--- START PROVIDED RECORDS ---
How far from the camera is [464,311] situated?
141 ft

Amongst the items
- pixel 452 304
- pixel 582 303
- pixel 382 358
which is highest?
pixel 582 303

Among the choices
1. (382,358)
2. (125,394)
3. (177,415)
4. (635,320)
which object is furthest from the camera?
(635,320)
--- END PROVIDED RECORDS ---
--- START PROVIDED RECORDS ---
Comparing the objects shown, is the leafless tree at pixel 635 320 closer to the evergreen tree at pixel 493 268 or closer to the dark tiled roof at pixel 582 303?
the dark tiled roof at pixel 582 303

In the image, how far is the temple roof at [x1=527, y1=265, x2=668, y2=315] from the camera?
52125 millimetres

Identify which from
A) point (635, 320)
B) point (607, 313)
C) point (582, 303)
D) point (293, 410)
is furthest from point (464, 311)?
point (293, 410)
--- END PROVIDED RECORDS ---
Show each line in the rows above that contains the word "camera", treating uppercase and lowercase as different.

How far from the camera is [464,311] situated?
which object is furthest from the camera?
In the image, how far is the temple roof at [x1=527, y1=265, x2=668, y2=315] from the camera?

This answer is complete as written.